Riunita in camera di consiglio dalle 9.30 di oggi, al massimo entro domani la Corte costituzionale emetterà il responso sull’ammissibilità dei quesiti referendari. Rispetto a settembre, quando si concluse la raccolta delle firme, viviamo in un’altra era geologica. A Palazzo Chigi, non c’è più Berlusconi e, sospinto dalla crisi economica e da Napolitano, vi alloggia ora Mario Monti, coadiuvato da un governo di tecnici. Barzellette non ne racconta più nessuno, anche perché pochi hanno ancora la forza per ridere, dopo la manovra lacrime e sangue impostaci dall’Europa e dai mercati finanziari. Le alleanze politiche sono saltate, creando un rimescolamento delle forze in campo, con Pdl, Pd e Terzo polo a sostegno, più o meno convintamente, del governo, e Lega e Idv all’opposizione.
Inutile girarci attorno.

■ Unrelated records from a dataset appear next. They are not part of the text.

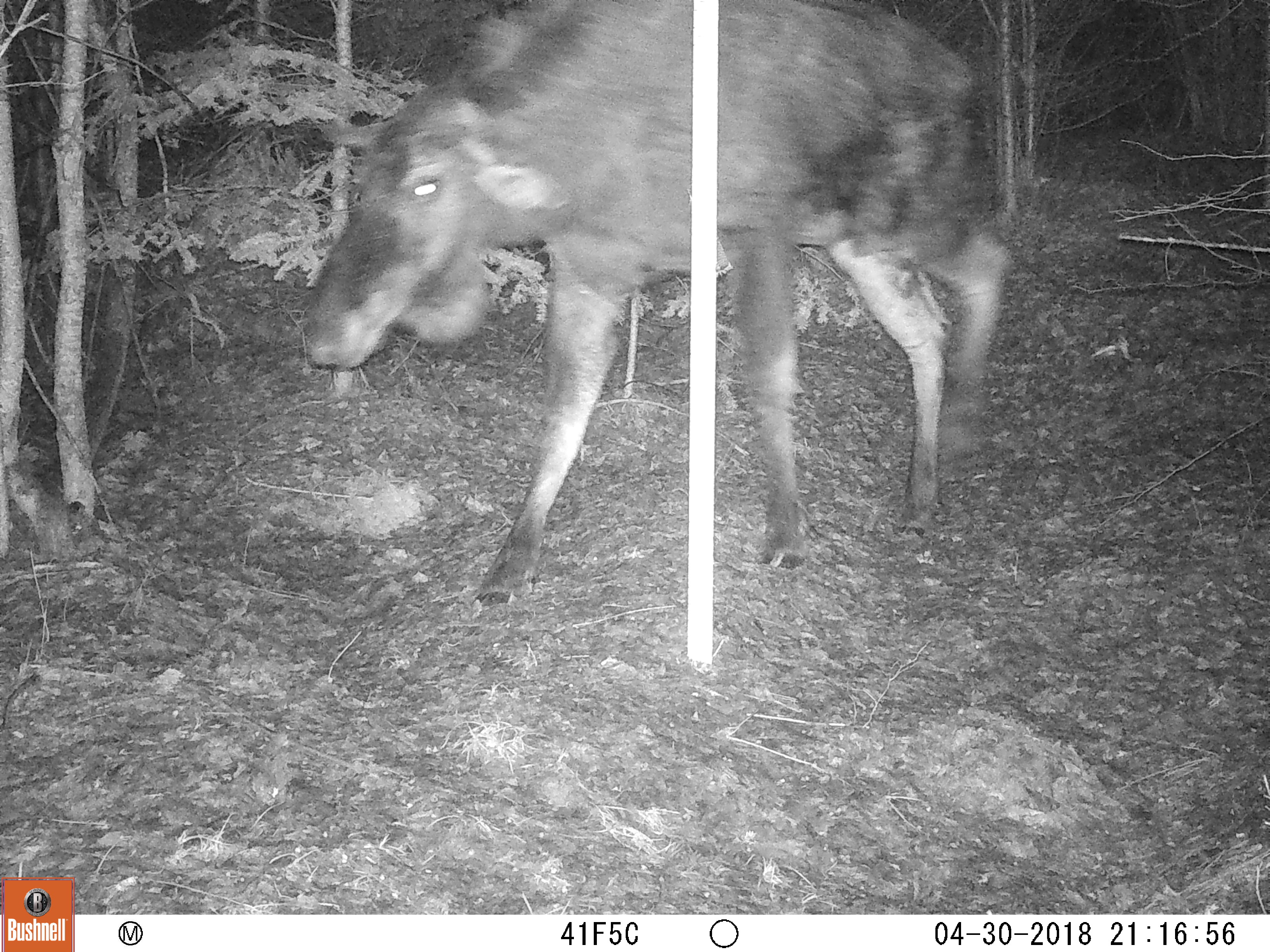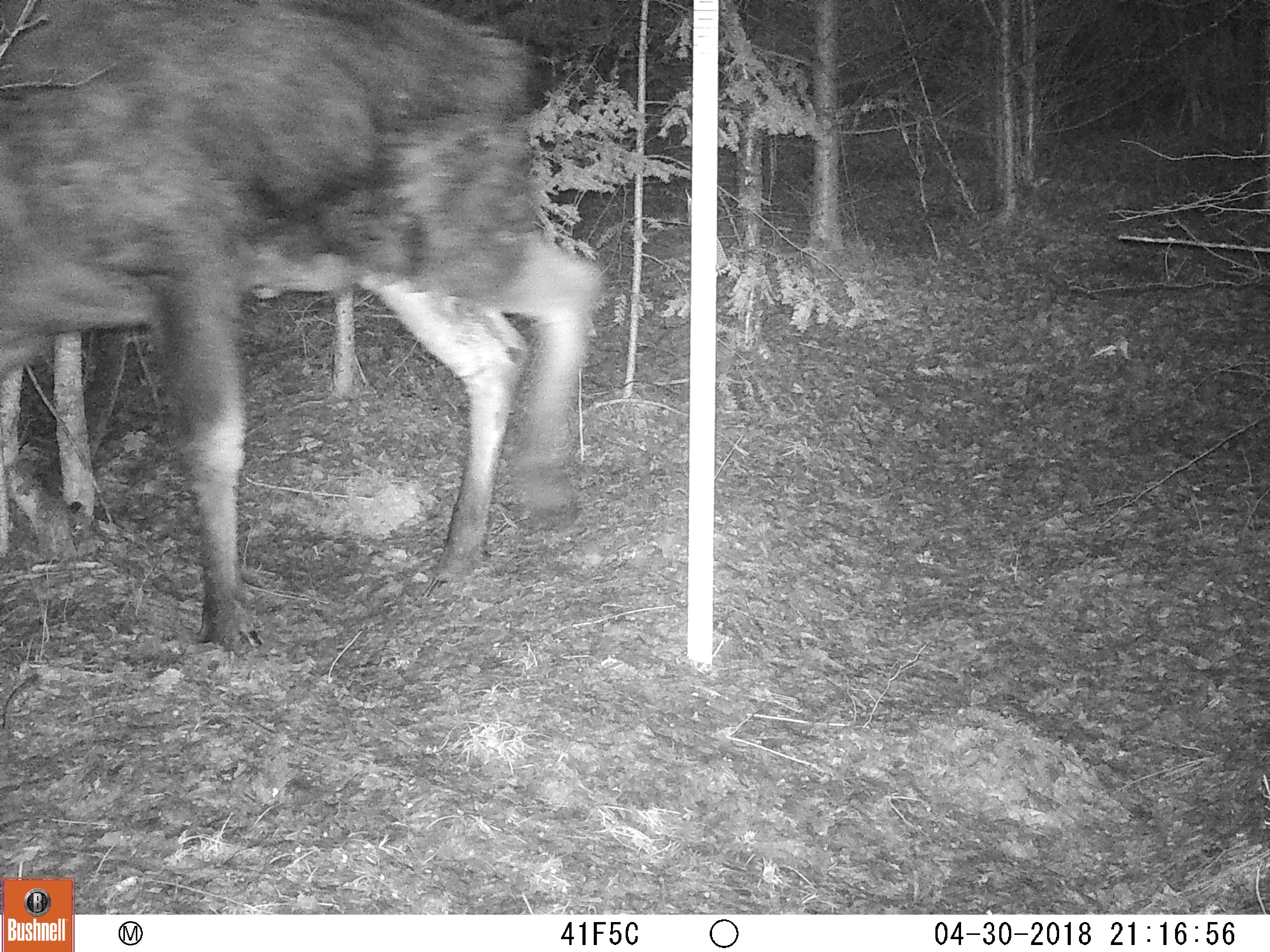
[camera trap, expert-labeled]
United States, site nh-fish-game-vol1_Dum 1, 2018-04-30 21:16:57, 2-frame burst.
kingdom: Animalia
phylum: Chordata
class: Mammalia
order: Artiodactyla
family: Cervidae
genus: Alces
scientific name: Alces alces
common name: moose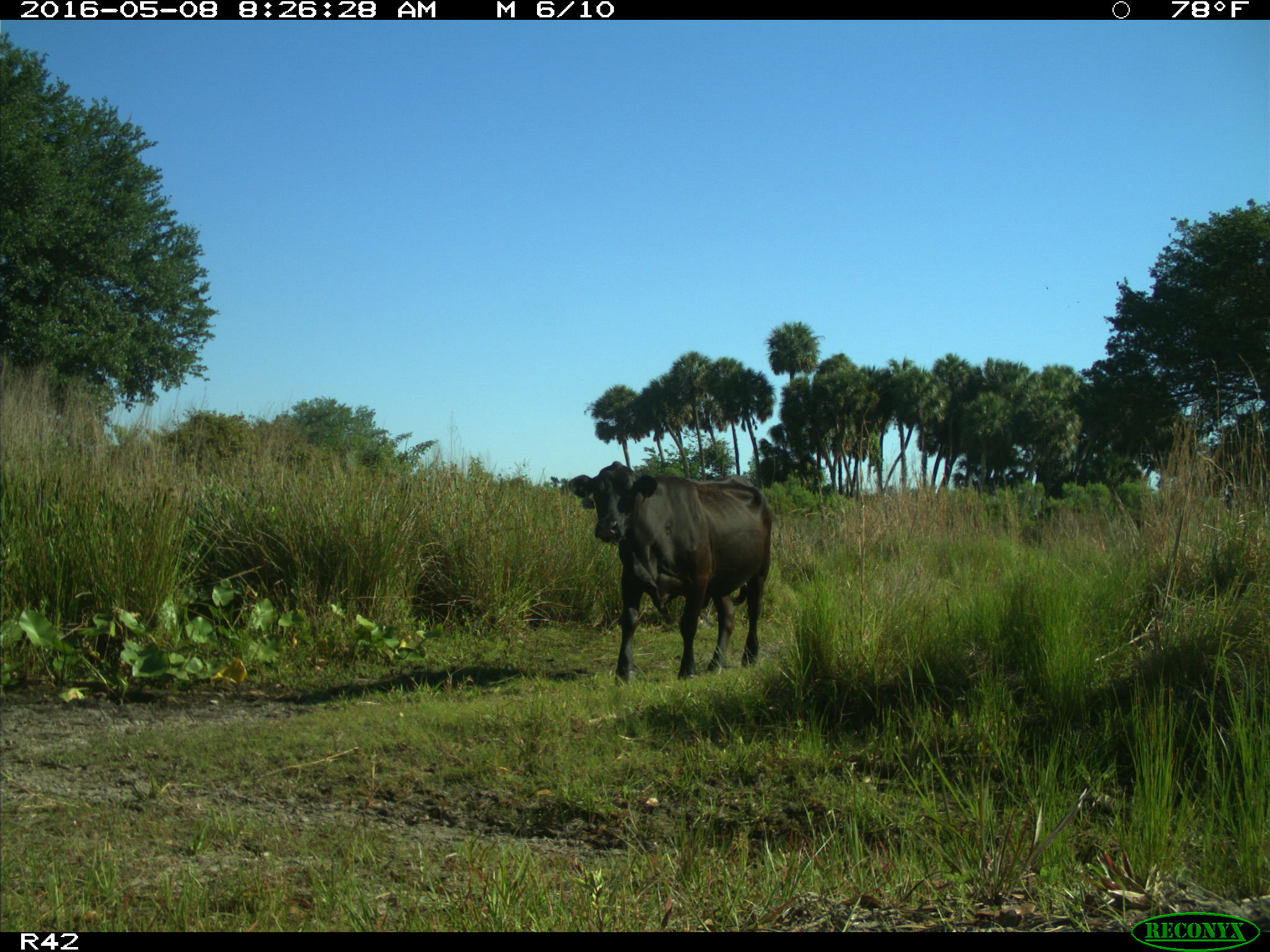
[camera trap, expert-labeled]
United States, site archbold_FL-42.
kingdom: Animalia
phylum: Chordata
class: Mammalia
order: Artiodactyla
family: Bovidae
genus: Bos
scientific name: Bos taurus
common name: domestic cow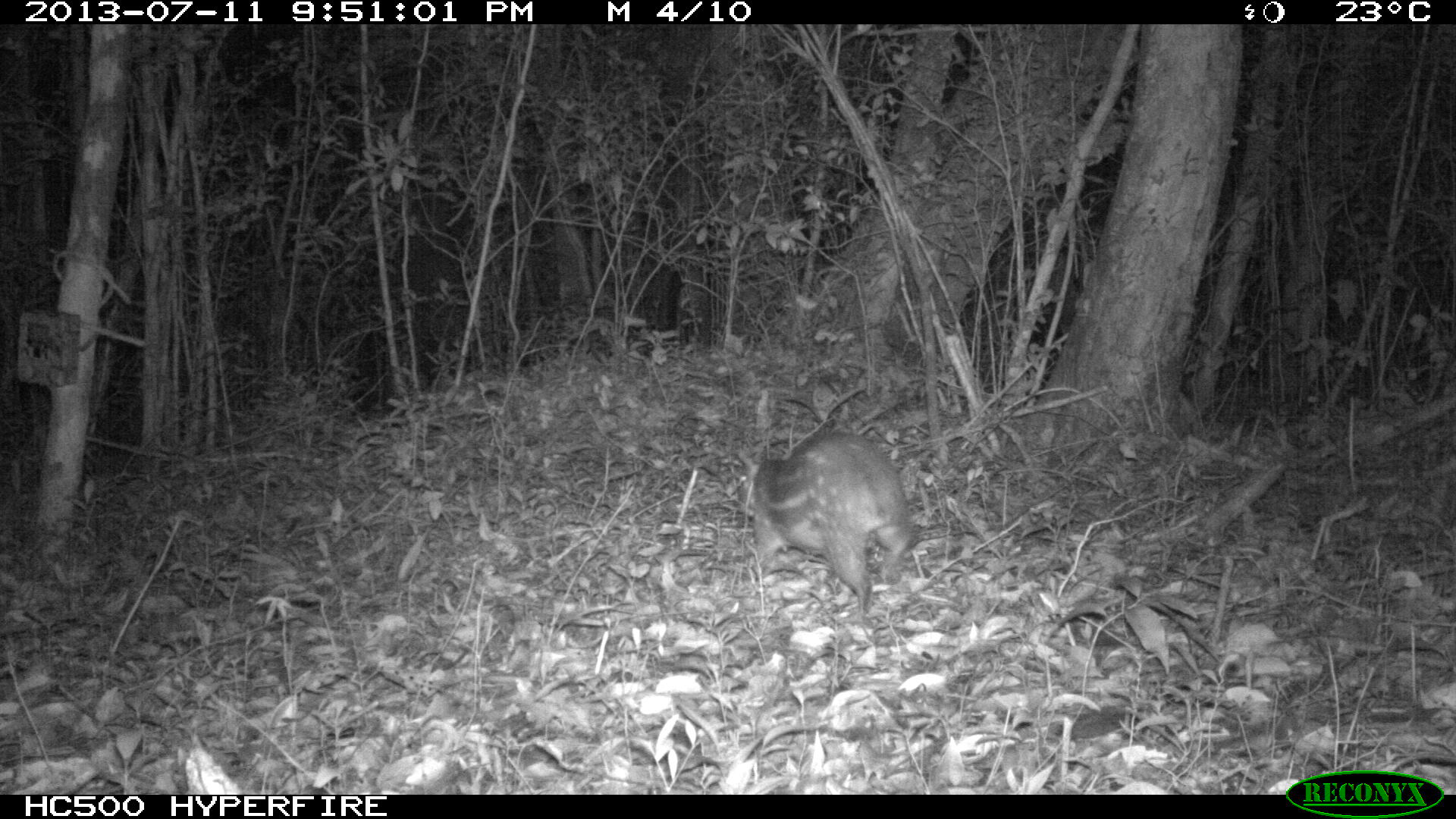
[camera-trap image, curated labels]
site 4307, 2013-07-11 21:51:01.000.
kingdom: Animalia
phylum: Chordata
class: Mammalia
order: Rodentia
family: Cuniculidae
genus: Cuniculus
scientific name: Cuniculus paca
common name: lowland paca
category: agouti paca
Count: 1.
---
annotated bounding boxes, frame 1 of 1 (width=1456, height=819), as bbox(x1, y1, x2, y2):
agouti paca: bbox(735, 425, 916, 627)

La riforma della legge elettorale non è mai stato il primo pensiero per i partiti che compongono l’attuale maggioranza. Certo, fiutata la possibilità di utilizzare il referendum come un grimaldello per scardinare il bunker berlusconiano e per dare l’ennesima spallata al traballante governo uscito dalle urne nel 2008, alla fine Bersani e il Pd si sono accodati, dando anche un contributo rilevante nella raccolta delle firme, con i banchetti ospitati alle feste dell’Unità. Ma non è un mistero la simpatia, anche tra i maggiorenti democratici, per una legge elettorale che consente la nomina in Parlamento di rappresentanti docili e riconoscenti per la grazia ricevuta.
Da giorni, giornalisti e politici avanzano ipotesi sui possibili scenari. Alcuni pronosticano una bocciatura “politica”, che consentirebbe di andare al voto con l’attuale legge se improvvisamente dovesse cadere il governo. Ma anche, da un’altra prospettiva, per dare al Parlamento il tempo di mettere mano alla materia elettorale con calma se, nonostante le fibrillazioni, Monti dovesse durare fino al 2013. Ha ragione Di Pietro quando avverte che “qualcuno tenta di buttare in politica una valutazione che deve essere solo tecnica e di costituzionalità”. Ma la Corte costituzionale può assumere una decisione “politica” senza compromettere il funzionamento stesso della nostra democrazia?
Il parere positivo dei giudici costituzionali aprirebbe la strada alla consultazione referendaria e l’eventuale abrogazione del Porcellum, comportando il ritorno in vigore del Mattarelum – sistema elettorale non particolarmente gradito dalle forze politiche – costringerebbe il Parlamento ad approvare al più presto una nuova legge. Se la Consulta dovesse invece bocciare i quesiti, rimarrebbe tutto com’è. Le firme raccolte (un milione e duecentomila) sono però un segnale che i partiti non possono ignorare. Ammissibilità o meno, l’attuale legge andrà cambiata e i partiti saranno costretti al confronto parlamentare, anche se non sarà semplice raggiungere una sintesi. Il Pdl punta a non stravolgere l’attuale sistema elettorale e a preservare il bipolarismo. Il Pd preferirebbe l’uninominale a doppio turno, soluzione invisa a Pdl e centristi. Un compromesso si potrebbe ottenere con il sistema elettorale tedesco (proporzionale con soglia di sbarramento) o una sua variante, ma indipendentemente dal sistema che si sceglierà, sarebbe intollerabile non riconoscere ai cittadini la facoltà di scegliersi i propri rappresentanti in Parlamento.